Cinéma : « La Danseuse » de la Belle Epoque entre Paris et Prague
La 19e édition du Festival du film français bat actuellement son plein en République tchèque. L’événement s’est ouvert mercredi dernier à Prague par la projection au cinéma Lucerna du film « La Danseuse », une œuvre qui raconte l’ascension parisienne de l’artiste américaine Loïe Fuller, avec ses danses tournoyantes et envoûtantes à base de voiles. Le long-métrage, dont une partie a été tournée dans la capitale tchèque, est né de la découverte d’une photo qui a décidé la photographe Stéphanie di Giusto à réaliser son premier film. Elle raconte pour Radio Prague :
L’actrice Soko disait que vous aviez fait un travail d’historienne pendant ces six ans…
« Oui… enfin non… pas pendant six ans. En tout cas, les premières années d’écriture. La première année était très documentée et après j’ai écrit mon scénario, je l’ai personnalisé. Comme n’importe quel metteur en scène qui se confronte à un film d’époque, la moindre des choses c’est de connaître l’époque. Donc, pendant un an, je me suis passionnée par cette époque 1900 qui est très peu traitée au cinéma. Et donc forcément, je ne conçois pas de partir dans l’histoire sans savoir ce qu’il en est, surtout après pour faire un travail d’épure parce qu’au final, c’est tout sauf un biopic classique.
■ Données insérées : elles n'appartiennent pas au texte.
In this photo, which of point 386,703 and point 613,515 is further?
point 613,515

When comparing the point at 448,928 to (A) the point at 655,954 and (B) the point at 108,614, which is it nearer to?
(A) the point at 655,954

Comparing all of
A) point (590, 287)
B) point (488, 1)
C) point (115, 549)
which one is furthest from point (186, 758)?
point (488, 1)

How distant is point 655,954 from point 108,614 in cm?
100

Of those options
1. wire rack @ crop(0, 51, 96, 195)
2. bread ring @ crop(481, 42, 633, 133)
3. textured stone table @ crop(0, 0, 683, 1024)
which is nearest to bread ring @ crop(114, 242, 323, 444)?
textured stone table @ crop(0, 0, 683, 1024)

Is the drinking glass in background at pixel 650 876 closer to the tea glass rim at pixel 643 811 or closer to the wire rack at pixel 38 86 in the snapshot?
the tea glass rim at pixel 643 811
Finalement on est très proche d’elle et de son énergie, mais il y avait quelque chose chez moi où il fallait que je maîtrise tout pour pouvoir me libérer ensuite. »Vous dites être passionnée par le cinéma. Par quel cinéma et quel cinéma a influencé votre film ?
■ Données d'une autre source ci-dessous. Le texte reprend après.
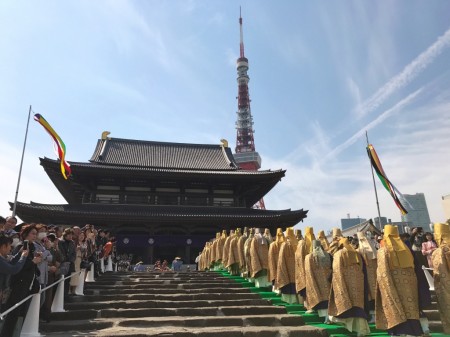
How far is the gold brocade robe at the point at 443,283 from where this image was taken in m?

« Je ne sais pas si cela l’a influencé mais en tout cas mon plus grand choc cinématographique a été Jane Campion. Quand j’ai vu ‘Un ange à ma table’, je n’étais ensuite plus la même. Je me suis dit : ‘Mon Dieu, quelle finesse !’. Cette manière d’aborder le cinéma par ce qui est de l’ordre du sensuel. Je pense que Jane Campion, tout le monde… Je ne suis pas très originale, Xavier Dolan a dit la même chose, mais ‘La Leçon de piano’, on n’est pas pareil avant et après. Je crois que le cinéma est fait de cela. »
Avant la projection en ouverture du Festival du film français, vous avez souligné qu’il n’y avait pas d’effets spéciaux en postproduction, que l’actrice Soko n’était pas doublée pour ses passages dansés… Pouvez-vous nous parler de cette importance de l’authenticité ?
« J’ai vraiment fait un casting très poussé pour aller au plus proche de mes personnages et de ressentir vraiment jusqu’où je pouvais aller. Effectivement, il y a une vérité dans les personnages. Soko, je savais qu’elle allait aller au bout de son personnage, comme elle a fait pour le film « Augustine » où elle était vraiment formidable. Je savais qu’il y aurait quelque chose qui allait dialoguer entre Loïe Fuller et Soko, sachant qu’elle n’est pas simplement actrice mais aussi artiste, parce que performeuse, chanteuse… Donc voilà, cela était très important pour moi. Et de la même manière, Gaspard Ulliel, je ressentais chez lui ce dandysme, cette élégance et à la fois cette fragilité. Surtout, ce que j’aime chez Gaspard, c’est ce côté inquiétant. J’aimais bien l’idée chez le personnage qu’on ne sache pas s’il allait se faire du bien ou du mal. Tout cela, j’avais besoin de le ressentir chez les acteurs, et aussi de ressentir une vérité mais aussi dans les lieux, dans la reconstitution. Il n’y a aucun décor construit quasiment, c’est vraiment des lieux qui viennent de cette époque. Et cela était important de ne pas tricher même si c’est un film d’époque. C’est pour cela que toute la première partie du film, je l’ai vraiment traitée comme un documentaire, qu’on ait l’impression d’assister à la naissance de cette artiste. »Pour les scènes dansées, comment avez-vous travaillé la chorégraphie ?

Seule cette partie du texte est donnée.